UEFI Guest can only be started on UEFI host (4.4)
by nroach44@nroach44.id.au
Hi All,
A problem I've just "dealt with" over the past months is that the two UEFI VMs I have installed (One Windows 10, one RHEL8) will only start on the oVirt Node (4.4.x, still an issue on 4.4.8) hosts that have been installed using UEFI.
In the case of both guests, they will "start" but get stuck on a small 640x480-ish black screen, with no CPU or disk activity. It looks as if the VM has been started with "Start paused" enabled, but the VM is not paused. I've noticed that this matches the normal startup of the guest, although it only spends a second or two like that before TianoCore takes over.

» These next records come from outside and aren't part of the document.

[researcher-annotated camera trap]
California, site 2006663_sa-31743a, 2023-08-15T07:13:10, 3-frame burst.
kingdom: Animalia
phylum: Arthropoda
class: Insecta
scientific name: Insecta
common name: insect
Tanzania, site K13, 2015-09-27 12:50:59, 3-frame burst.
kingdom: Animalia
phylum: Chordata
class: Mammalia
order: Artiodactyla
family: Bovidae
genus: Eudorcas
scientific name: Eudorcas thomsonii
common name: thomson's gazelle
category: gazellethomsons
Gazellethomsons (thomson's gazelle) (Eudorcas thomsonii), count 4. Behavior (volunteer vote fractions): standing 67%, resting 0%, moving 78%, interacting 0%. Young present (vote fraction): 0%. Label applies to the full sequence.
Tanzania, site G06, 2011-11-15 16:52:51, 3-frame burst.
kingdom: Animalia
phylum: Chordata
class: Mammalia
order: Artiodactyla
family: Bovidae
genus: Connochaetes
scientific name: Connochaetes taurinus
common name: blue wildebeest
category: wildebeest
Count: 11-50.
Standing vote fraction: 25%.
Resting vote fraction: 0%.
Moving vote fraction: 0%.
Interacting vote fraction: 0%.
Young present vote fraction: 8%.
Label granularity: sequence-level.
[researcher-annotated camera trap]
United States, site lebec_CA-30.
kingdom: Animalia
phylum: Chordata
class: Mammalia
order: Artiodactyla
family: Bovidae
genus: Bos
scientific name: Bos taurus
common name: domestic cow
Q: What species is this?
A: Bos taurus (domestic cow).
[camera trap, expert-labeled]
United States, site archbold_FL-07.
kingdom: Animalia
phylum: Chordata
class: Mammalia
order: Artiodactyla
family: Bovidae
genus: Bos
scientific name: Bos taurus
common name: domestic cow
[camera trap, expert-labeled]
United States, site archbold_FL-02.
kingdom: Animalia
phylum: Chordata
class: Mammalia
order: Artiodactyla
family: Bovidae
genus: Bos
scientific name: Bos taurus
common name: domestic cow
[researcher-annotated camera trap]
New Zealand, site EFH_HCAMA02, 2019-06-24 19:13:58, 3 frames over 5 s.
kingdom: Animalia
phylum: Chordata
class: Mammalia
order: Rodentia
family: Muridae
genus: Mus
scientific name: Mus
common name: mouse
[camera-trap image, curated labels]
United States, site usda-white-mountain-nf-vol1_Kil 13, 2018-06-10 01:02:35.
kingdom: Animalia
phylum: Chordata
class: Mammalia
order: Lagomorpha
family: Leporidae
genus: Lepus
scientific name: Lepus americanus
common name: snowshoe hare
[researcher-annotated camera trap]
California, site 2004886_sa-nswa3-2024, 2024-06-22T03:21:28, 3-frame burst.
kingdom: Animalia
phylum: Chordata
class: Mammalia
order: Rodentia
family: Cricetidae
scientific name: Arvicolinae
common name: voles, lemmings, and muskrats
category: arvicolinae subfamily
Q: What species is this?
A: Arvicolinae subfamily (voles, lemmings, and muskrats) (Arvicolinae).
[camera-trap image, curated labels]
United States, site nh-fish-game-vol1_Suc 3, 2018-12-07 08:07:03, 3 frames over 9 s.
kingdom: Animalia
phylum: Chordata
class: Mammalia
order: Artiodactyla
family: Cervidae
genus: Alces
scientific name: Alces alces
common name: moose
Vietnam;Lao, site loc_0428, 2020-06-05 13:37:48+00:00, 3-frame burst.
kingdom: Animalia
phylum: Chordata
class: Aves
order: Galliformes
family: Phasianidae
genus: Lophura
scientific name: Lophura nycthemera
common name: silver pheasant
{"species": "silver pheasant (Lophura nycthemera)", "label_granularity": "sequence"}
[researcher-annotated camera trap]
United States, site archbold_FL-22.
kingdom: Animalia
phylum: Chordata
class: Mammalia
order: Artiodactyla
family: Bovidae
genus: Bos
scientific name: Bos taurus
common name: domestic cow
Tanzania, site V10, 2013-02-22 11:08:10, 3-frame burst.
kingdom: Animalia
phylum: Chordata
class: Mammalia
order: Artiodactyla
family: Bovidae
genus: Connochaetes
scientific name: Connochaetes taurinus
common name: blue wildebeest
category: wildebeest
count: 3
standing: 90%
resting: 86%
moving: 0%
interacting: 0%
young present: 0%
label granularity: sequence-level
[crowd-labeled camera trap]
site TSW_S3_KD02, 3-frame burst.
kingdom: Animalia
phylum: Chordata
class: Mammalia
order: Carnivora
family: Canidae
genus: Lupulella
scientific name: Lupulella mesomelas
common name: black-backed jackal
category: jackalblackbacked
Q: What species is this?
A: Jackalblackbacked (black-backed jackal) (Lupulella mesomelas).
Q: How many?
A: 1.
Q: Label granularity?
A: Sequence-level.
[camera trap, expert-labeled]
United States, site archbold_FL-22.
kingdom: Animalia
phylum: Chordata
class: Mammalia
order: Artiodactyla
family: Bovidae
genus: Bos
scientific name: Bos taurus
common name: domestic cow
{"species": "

Occasionally, I'm able to migrate the VM to a BIOS host. When it fails, the following is seen on the /sending/ host:
2021-09-21 20:09:42,915+0800 ERROR (migsrc/86df93bc) [virt.vm] (vmId='86df93bc-3304-4002-8939-cbefdea4cc60') internal error: qemu unexpectedly closed the monitor: 2021-09-21T12:08:57.355188Z qemu-kvm: warning: Spice: reds.c:2305:reds_handle_read_link_done: spice channels 1 should be encrypted
2021-09-21T12:08:57.393585Z qemu-kvm: warning: Spice: reds.c:2305:reds_handle_read_link_done: spice channels 3 should be encrypted
2021-09-21T12:08:57.393805Z qemu-kvm: warning: Spice: reds.c:2305:reds_handle_read_link_done: spice channels 4 should be encrypted
2021-09-21T12:08:57.393960Z qemu-kvm: warning: Spice: reds.c:2305:reds_handle_read_link_done: spice channels 2 should be encrypted
2021-09-21T12:09:40.799119Z qemu-kvm: warning: TSC frequency mismatch between VM (3099980 kHz) and host (3392282 kHz), and TSC scaling unavailable
2021-09-21T12:09:40.799228Z qemu-kvm: error: failed to set MSR 0x204 to 0x1000000000
qemu-kvm: ../target/i386/kvm/kvm.c:2778: kvm_buf_set_msrs: Assertion `ret == cpu->kvm_msr_buf->nmsrs' failed. (migration:331)
2021-09-21 20:09:42,938+0800 INFO (migsrc/86df93bc) [virt.vm] (vmId='86df93bc-3304-4002-8939-cbefdea4cc60') Switching from State.STARTED to State.FAILED (migration:234)
2021-09-21 20:09:42,938+0800 ERROR (migsrc/86df93bc) [virt.vm] (vmId='86df93bc-3304-4002-8939-cbefdea4cc60') Failed to migrate (migration:503)
Traceback (most recent call last):
File "/usr/lib/python3.6/site-packages/vdsm/virt/migration.py", line 477, in _regular_run
time.time(), machineParams
File "/usr/lib/python3.6/site-packages/vdsm/virt/migration.py", line 578, in _startUnderlyingMigration
self._perform_with_conv_schedule(duri, muri)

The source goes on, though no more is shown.